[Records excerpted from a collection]
+---+

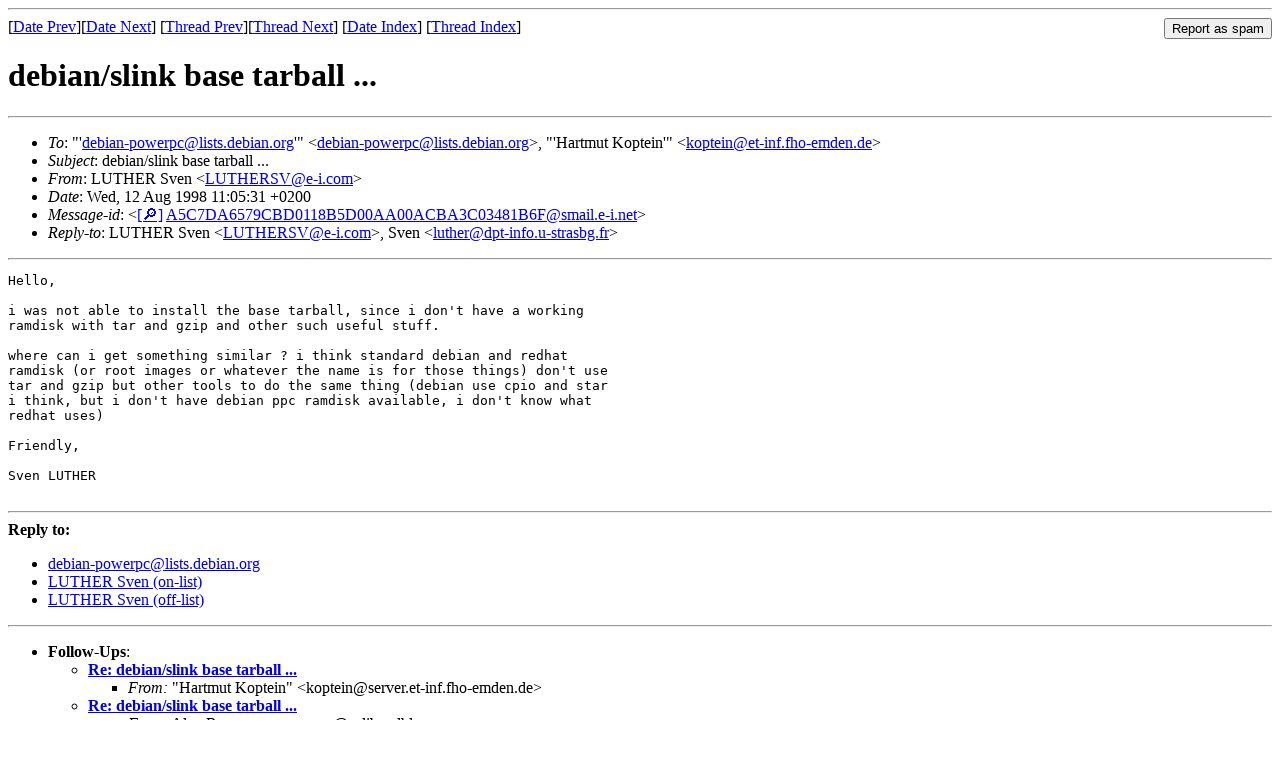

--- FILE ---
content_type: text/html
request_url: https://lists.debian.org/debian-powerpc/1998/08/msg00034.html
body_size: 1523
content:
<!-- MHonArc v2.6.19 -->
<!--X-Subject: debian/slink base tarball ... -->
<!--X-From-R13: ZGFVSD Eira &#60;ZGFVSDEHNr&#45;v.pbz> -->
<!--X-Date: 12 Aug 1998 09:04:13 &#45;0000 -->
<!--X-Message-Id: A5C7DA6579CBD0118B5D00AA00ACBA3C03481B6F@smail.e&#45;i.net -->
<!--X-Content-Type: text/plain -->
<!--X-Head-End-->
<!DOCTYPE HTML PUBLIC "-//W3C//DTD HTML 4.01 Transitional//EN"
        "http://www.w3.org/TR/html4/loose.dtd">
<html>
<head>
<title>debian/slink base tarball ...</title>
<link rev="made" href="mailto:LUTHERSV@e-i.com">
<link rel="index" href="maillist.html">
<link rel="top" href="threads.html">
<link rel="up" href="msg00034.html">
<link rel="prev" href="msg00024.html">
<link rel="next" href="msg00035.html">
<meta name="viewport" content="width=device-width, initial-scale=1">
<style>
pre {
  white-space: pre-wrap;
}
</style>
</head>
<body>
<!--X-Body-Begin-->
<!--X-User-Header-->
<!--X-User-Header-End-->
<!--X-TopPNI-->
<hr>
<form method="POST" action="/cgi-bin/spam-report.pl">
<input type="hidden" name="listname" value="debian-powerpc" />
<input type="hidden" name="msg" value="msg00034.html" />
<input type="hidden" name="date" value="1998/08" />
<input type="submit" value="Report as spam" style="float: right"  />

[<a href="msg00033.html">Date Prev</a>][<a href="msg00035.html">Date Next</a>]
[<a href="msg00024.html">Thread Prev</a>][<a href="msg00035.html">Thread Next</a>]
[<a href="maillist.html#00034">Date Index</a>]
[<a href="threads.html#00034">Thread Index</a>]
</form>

+---+

▸ **Assignment**
Copy each line above exactly. Images do not belong in the copy.

▸ **Answer to this exercise**
--- FILE ---
content_type: text/html
request_url: https://lists.debian.org/debian-powerpc/1998/08/msg00034.html
body_size: 1523
content:
<!-- MHonArc v2.6.19 -->
<!--X-Subject: debian/slink base tarball ... -->
<!--X-From-R13: ZGFVSD Eira &#60;ZGFVSDEHNr&#45;v.pbz> -->
<!--X-Date: 12 Aug 1998 09:04:13 &#45;0000 -->
<!--X-Message-Id: A5C7DA6579CBD0118B5D00AA00ACBA3C03481B6F@smail.e&#45;i.net -->
<!--X-Content-Type: text/plain -->
<!--X-Head-End-->
<!DOCTYPE HTML PUBLIC "-//W3C//DTD HTML 4.01 Transitional//EN"
        "http://www.w3.org/TR/html4/loose.dtd">
<html>
<head>
<title>debian/slink base tarball ...</title>
<link rev="made" href="mailto:LUTHERSV@e-i.com">
<link rel="index" href="maillist.html">
<link rel="top" href="threads.html">
<link rel="up" href="msg00034.html">
<link rel="prev" href="msg00024.html">
<link rel="next" href="msg00035.html">
<meta name="viewport" content="width=device-width, initial-scale=1">
<style>
pre {
  white-space: pre-wrap;
}
</style>
</head>
<body>
<!--X-Body-Begin-->
<!--X-User-Header-->
<!--X-User-Header-End-->
<!--X-TopPNI-->
<hr>
<form method="POST" action="/cgi-bin/spam-report.pl">
<input type="hidden" name="listname" value="debian-powerpc" />
<input type="hidden" name="msg" value="msg00034.html" />
<input type="hidden" name="date" value="1998/08" />
<input type="submit" value="Report as spam" style="float: right"  />

[<a href="msg00033.html">Date Prev</a>][<a href="msg00035.html">Date Next</a>]
[<a href="msg00024.html">Thread Prev</a>][<a href="msg00035.html">Thread Next</a>]
[<a href="maillist.html#00034">Date Index</a>]
[<a href="threads.html#00034">Thread Index</a>]
</form>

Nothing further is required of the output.